» **WORK TO COMPLETE**: Quote the data below in full, please, without altering anything.

↓

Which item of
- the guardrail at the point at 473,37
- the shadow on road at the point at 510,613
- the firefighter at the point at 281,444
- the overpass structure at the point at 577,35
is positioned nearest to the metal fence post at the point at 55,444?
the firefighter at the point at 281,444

↑

» **RIGHT ANSWER**:
Which item of
- the guardrail at the point at 473,37
- the shadow on road at the point at 510,613
- the firefighter at the point at 281,444
- the overpass structure at the point at 577,35
is positioned nearest to the metal fence post at the point at 55,444?
the firefighter at the point at 281,444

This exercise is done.